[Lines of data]
= = = = =
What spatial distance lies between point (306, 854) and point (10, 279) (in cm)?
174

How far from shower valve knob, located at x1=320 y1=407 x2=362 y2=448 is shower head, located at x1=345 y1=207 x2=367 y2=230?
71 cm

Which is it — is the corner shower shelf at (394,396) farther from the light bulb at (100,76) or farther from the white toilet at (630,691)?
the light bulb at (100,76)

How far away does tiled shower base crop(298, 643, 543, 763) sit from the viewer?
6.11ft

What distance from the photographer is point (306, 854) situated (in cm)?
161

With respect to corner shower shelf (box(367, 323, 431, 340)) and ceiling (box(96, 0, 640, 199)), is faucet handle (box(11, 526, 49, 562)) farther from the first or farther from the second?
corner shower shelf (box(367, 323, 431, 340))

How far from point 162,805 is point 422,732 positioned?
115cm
= = = = =
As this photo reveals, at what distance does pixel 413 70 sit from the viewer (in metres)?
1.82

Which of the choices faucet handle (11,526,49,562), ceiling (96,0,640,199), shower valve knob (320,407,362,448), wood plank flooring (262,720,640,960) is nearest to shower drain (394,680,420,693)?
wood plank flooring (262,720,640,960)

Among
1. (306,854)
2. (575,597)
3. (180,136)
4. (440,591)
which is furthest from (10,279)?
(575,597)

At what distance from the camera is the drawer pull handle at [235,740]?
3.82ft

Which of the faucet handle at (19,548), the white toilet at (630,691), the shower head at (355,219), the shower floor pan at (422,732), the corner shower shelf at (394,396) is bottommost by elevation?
= = = = =
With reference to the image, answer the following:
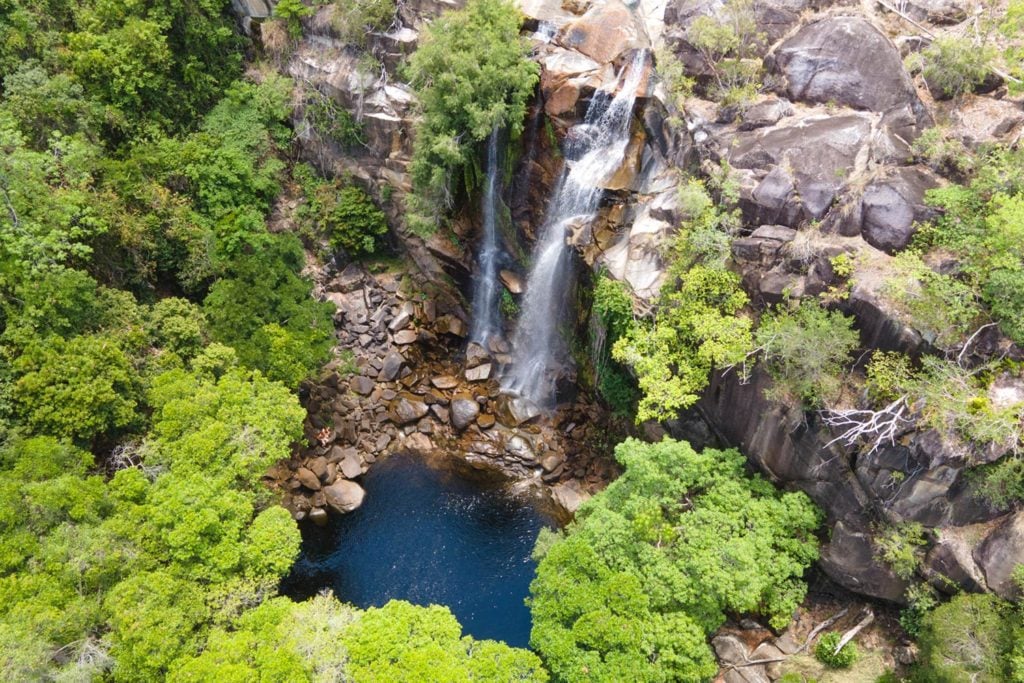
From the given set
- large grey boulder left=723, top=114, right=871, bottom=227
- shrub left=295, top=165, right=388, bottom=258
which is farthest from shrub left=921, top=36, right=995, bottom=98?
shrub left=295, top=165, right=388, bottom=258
= = = = =
• _Given request_
Can you express the part of the data that opens with the line containing "At what distance from" and closes with the line containing "Which of the faucet" as a JSON list of strings, one string per line, leaving out blank lines?

• _Written solution_
[
  "At what distance from the camera is the drawer pull handle at [235,740]?",
  "3.82ft",
  "Which of the faucet handle at (19,548), the white toilet at (630,691), the shower head at (355,219), the shower floor pan at (422,732), the corner shower shelf at (394,396) is bottommost by elevation?"
]